Study questions:
1. Answer these questions about the column on religious freedom:
(a) At which university did the author deliver the comments this column was adapted from?
(b) Which order of priests founded Georgetown?
(c) Who founded the author's own institution, Baylor University?
2. Continue the column on religious institutions and the secular state from the point where the text stops.

Page extract:
╔══

This column is a second excerpted and adapted from comments by the author at Georgetown University (Washington, D.C.) as part of the symposium, “Which Model, Whose Liberty? Differences between the U.S. and European Approaches to Religious Freedom.” 
Whenever the practices of religious institutions conflict with policies mandated by the secular state – as in the case of the HHS mandate  – inevitably someone tries to adjudicate the dispute by asking whether, and to what extent, the religious institutions contribute to civil society, and on what grounds should the secular state limit its powers to accommodate these religious practices.
This way of seeking a resolution assumes that religious communities must somehow justify their existence in terms of benefits they may provide to a self-sufficient civil society. But why should we think this unstated premise is correct?
There is no obvious deliverance of reason that commands us to assign no burdens to the secular state and to presuppose that its omnipresent reach is prima facie justified. Even though this assumption is what is lurking behind most normative inquiries about the place of religious communities in our public life, I see no reason why we should uncritically accept it.
After all, we can address the same topic while asking questions that do not make such a controversial assumption. Imagine, for example, raising this question: Would our present arrangement, quality, and character of institutions, and the moral intuitions and anthropological beliefs that motivated their founding, have even arisen in the first place if not for the faithful practice of religious communities?
Consider the setting in which I found myself over three weeks ago, Georgetown University, where I was participating in an academic  conference on religion and public life.
Georgetown is a Catholic institution, founded by the Society of Jesus, an order of priests that was launched in response to the Protestant Reformation. My own institution, Baylor University, older than the state of Texas itself, was founded by Baptists, who are rightly proud of their tradition’s commitment to the separation of church and state. Baylor, like Georgetown, established a hospital, a medical school, and countless other projects underwritten by its theological commitments.

╚══

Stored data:
╔══

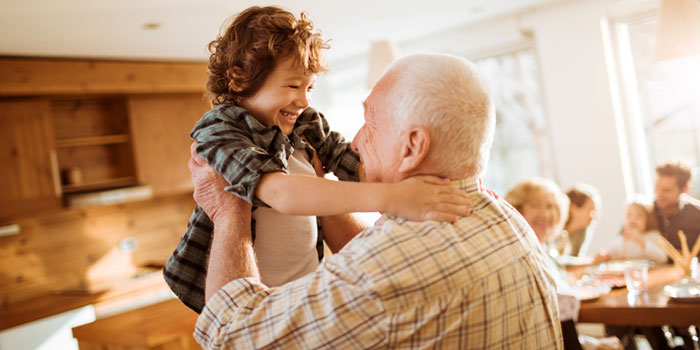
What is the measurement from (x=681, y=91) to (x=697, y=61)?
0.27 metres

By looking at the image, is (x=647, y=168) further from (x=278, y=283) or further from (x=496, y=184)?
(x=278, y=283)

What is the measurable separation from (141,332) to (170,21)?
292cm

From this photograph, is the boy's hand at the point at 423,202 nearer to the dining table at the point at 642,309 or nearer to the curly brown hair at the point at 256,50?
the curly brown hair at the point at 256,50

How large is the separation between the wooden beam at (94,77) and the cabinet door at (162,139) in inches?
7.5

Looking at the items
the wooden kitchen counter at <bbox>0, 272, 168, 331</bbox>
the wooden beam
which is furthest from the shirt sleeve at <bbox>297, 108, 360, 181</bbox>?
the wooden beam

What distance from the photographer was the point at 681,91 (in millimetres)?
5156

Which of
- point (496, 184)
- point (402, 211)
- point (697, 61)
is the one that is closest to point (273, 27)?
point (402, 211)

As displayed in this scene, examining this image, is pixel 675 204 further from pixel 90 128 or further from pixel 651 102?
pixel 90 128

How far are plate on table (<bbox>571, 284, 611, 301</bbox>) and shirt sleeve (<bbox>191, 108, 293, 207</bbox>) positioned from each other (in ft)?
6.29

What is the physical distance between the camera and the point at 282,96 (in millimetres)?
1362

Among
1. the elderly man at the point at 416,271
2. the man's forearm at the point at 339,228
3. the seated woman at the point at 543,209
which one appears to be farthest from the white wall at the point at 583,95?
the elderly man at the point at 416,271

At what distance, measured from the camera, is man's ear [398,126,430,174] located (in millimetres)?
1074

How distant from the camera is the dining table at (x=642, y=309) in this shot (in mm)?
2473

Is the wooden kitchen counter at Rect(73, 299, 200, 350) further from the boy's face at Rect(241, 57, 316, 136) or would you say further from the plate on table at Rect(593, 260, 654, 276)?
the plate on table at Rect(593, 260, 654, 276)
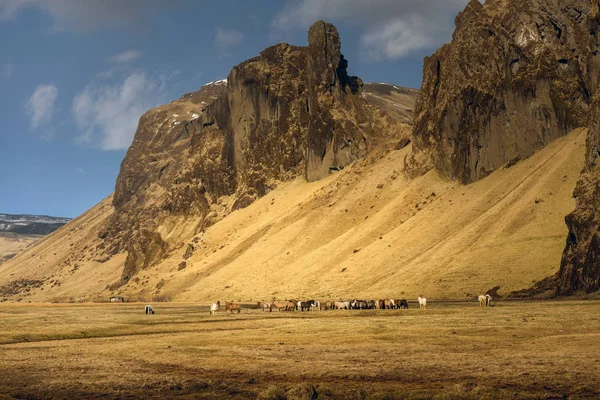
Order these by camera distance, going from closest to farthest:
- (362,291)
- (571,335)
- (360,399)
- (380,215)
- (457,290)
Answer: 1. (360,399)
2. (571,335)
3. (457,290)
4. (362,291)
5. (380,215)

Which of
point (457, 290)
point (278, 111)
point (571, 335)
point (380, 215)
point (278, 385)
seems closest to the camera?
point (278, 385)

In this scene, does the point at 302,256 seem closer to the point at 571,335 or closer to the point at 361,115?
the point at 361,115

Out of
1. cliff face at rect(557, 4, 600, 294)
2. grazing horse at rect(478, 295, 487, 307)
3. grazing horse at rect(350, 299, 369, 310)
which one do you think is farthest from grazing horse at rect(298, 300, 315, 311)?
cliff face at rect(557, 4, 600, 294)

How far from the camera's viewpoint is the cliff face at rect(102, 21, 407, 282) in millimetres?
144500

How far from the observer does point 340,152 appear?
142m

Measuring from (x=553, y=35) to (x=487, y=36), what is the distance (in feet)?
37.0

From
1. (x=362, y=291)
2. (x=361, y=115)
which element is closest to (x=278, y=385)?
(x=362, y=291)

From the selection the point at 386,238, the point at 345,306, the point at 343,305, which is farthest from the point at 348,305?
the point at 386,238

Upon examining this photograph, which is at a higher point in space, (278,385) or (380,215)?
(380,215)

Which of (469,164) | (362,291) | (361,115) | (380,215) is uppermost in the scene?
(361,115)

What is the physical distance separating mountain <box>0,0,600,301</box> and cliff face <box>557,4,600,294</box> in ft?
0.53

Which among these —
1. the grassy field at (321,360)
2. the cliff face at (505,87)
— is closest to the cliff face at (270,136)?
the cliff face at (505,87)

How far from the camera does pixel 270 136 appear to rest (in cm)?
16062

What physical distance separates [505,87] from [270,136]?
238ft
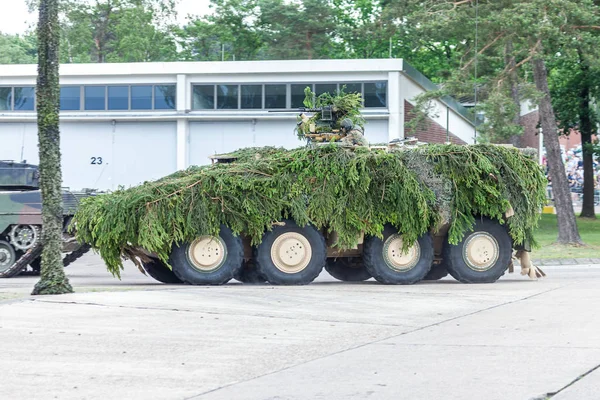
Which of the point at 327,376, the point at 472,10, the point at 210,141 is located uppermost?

╚══

Answers per task:
1.
(a) Georgetown University (Washington, D.C.)
(b) The Society of Jesus
(c) Baptists

2.
These wonderful accomplishments, however, are hardly unique. These sorts of institutions, as well as a host of others that advance the common good, have also been created and developed by Presbyterians, Methodists, Jews, Mormons, Episcopalians, Muslims, the Salvation Army, and Seventh-Day Adventists, to name just a few.
In all these cases, the religious communities maintain that the creation of institutions of this kind is a faithful application of the moral commands found in their most sacred writings. These moral commands presuppose an understanding of human nature and the human good that is at root theological.
Consequently, it is not surprising that secular attempts to justify these institutions and their practices often appeal to notions that seem to function as non-religious versions of the theological beliefs they are employed to replace, even if that fact is rarely recognized.
So, for example, the late Harvard philosopher John Rawls (1921-2002) tells us that the first principles of justice  are derived from a thought experiment in which a small set of human beings, blessed with both personal innocence and a God’s eye point of view, is able to provide the basis on which human equality and dignity ought to rest.
Philosopher John Rawls
It is difficult to believe that Rawls would have thought such an account of justice plausible if he had not been intellectually formed in a civilization that had in its own story a creation narrative in which human beings in the original position, though initially uncorrupted and in submission to the God’s eye point of view, never lose the imago dei, the ground of their intrinsic dignity, even when they stray from Eden.
It is this understanding of the human being’s condition and her greatness that gives meaning to the institutions, works of mercy, and ways of life produced by the wide variety of religious communities I have already mentioned.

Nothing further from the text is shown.